Today, we live in the digital era, where a great deal of information is available at our disposal. Unfortunately, access to such a wealth of data is of no importance if you can’t find the information you are searching for at the right time. That is where intelligent search, a solution to inefficient search, comes into play. This post will explore what intelligent search is, how it works, and its importance for organisations.
The term intelligent search has lots of definitions. You have probably come across some of its definitions with highly technical terms that can be tricky to grasp. However, you don’t need to be a tech guru to understand what intelligent search means.
In simple terms, intelligent search refers to an AI-powered search that aims to figure out what the user wants and formulates the results based on the assumption. At first glance, that sounds like the regular ‘query and answer’ searches you make on your browser daily.
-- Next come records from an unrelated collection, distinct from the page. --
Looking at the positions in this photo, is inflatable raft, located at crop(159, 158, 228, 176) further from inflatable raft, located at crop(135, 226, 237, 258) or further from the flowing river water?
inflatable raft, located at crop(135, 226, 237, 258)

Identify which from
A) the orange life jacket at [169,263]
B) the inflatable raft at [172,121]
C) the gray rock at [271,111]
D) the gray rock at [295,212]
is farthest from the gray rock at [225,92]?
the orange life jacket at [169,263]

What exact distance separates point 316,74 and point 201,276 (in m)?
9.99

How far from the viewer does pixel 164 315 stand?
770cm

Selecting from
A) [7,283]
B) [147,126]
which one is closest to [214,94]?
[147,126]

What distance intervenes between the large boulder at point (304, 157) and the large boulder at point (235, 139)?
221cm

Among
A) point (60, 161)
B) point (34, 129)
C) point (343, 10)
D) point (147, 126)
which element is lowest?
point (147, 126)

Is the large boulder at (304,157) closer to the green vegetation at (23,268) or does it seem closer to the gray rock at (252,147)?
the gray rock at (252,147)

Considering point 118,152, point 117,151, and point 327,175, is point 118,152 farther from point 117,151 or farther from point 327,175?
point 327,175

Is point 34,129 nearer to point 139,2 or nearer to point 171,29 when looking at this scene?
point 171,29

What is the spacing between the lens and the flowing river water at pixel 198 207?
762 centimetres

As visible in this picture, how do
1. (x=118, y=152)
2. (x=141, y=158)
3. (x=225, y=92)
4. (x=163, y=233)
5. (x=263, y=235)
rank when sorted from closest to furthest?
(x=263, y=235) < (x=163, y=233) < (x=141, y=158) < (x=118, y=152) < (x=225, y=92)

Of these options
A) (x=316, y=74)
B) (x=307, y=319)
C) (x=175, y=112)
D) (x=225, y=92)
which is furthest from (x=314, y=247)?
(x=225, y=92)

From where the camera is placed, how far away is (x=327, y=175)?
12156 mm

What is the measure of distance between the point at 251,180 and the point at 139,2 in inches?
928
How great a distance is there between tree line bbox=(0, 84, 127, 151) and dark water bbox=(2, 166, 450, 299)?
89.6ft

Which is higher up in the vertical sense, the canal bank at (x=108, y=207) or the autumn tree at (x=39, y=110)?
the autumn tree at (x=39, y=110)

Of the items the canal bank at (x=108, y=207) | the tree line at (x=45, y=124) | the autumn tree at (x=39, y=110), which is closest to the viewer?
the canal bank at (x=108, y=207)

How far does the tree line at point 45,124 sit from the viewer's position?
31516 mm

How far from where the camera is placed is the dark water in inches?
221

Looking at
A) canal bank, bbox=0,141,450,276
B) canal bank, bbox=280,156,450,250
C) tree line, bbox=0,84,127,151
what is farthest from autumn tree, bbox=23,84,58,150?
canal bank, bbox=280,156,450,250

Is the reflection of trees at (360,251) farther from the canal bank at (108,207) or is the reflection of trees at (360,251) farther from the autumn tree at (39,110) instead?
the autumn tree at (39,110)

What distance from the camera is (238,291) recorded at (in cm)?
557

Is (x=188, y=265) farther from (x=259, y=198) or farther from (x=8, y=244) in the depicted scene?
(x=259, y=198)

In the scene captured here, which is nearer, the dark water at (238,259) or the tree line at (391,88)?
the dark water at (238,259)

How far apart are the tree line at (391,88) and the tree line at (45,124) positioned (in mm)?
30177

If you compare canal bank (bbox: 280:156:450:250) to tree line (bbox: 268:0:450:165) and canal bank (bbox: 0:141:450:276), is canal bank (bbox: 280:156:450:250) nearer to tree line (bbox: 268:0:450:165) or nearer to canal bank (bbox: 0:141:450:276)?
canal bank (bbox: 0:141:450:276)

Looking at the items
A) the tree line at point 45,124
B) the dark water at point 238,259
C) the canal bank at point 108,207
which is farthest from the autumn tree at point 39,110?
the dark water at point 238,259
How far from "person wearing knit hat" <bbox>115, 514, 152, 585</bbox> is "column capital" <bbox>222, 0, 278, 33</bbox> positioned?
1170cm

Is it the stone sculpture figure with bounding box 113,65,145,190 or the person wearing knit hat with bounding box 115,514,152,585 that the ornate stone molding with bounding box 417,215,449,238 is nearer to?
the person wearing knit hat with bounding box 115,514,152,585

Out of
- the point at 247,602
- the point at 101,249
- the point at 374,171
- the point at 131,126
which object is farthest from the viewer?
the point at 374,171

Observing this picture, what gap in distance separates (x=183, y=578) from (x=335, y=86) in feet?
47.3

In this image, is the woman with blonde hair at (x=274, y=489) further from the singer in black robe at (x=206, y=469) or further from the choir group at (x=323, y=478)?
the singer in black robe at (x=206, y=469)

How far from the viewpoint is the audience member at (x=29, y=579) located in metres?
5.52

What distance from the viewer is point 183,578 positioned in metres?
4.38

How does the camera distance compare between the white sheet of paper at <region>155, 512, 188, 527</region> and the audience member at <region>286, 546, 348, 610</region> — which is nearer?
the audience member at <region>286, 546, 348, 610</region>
However, intelligent search returns more accurate results by combining machine learning technology and elements of semantic vector search to create a better picture of the users’ goal when conducting a search.
For instance, when someone searches for ‘acrylic paints’ on a browser, there are many questions that arise: are they looking for a step-by-step guide or interested in online shops for acrylic paints. The traditional search, which relies on keywords, will give answers that are not necessarily clear or personalised towards the user’s goal. With intelligent search, the results are more precise since it leverages machine learning and understands human language.
Now that you understand what intelligent search is and how it is different from traditional searches, let’s look at how it works.
Intelligent search employs three primary technologies to provide accurate results to user’s queries. These include:
- Machine learning
- Semantic vector search
- Natural Language Processing (NLP)
Combining these technologies allows intelligent search solutions to better understand users’ goals and provide the best results. Although they work together toward one goal, the functions of NLP and machine learning slightly differ from that of semantic vector search. Let’s take a brief look at each technology and how it contributes to intelligent searches:
The primary purpose of machine learning in intelligent search is to make predictions and provide results tailored for the individual user. As we already know, machine learning continuously improves the quality of results over time. So, by leveraging this technology, intelligent search can predict the information more suited for a particular user based on their query.
The purpose of Natural Language Processing in intelligent learning is slightly similar to that of machine learning. Typically, NLP is used to analyse text, making it easier for machines to understand the natural human language. By leveraging NLP, intelligent search can better understand users’ queries, which is essential for generating relevant results.
As mentioned earlier, the function of semantic vector search is slightly different from the two other technologies. Its primary purpose is to encode queries and products in the same space by learning from buyers’ previous behaviours. Basically, semantic vector search allows intelligent search to display results according to what you mean rather than the keywords you type in the search box.
In a nutshell, intelligent search involves analysing queries, classifying them, and delivering more accurate and relevant results to the particular user.
Here are some of the benefits of intelligent search for organisations.
One of the benefits of using intelligent search is easy search and access to information. Most traditional search systems rely primarily on consumers’ understanding of how to search effectively to display the best results for the queries. That means users have to construct a more specific search to increase their chances of getting the information they are searching for.
With intelligent search, you do not have to worry about formulating structured searches since the technology employs natural language processing, which allows the machine to interpret the user’s natural expressions. Additionally, using machine learning enables the technology to continually learn from previous searches, which further improves results.
Another critical benefit of intelligent search is improved employee productivity. Traditional search solutions have been going out of the market over the past few years since they waste lots of time. As we all know, time is money, and every time spent trying to figure out the best query to access information costs the business lots of money.
Using intelligent search makes employees more productive since it significantly reduces the time it takes to access data sets. Additionally, it makes searches more user-friendly, encouraging faster completion of tasks. It no longer matters whether you are working with technical or non-technical personnel. With less time spent searching for information, employees can focus their energy on other important tasks, such as customer service.
Apart from these two, there are many other benefits of intelligent search.
Intelligent search is a new beginning designed to outperform traditional searches. The technology uses three primary technologies, machine learning, natural language processing and semantic vector search, to sift through enormous amounts of data and generate personalised results for each user. It offers a wide range of benefits, including increased productivity and easy access to information. If you haven’t replaced your traditional search systems, it isn’t too late to switch to intelligent search solutions today.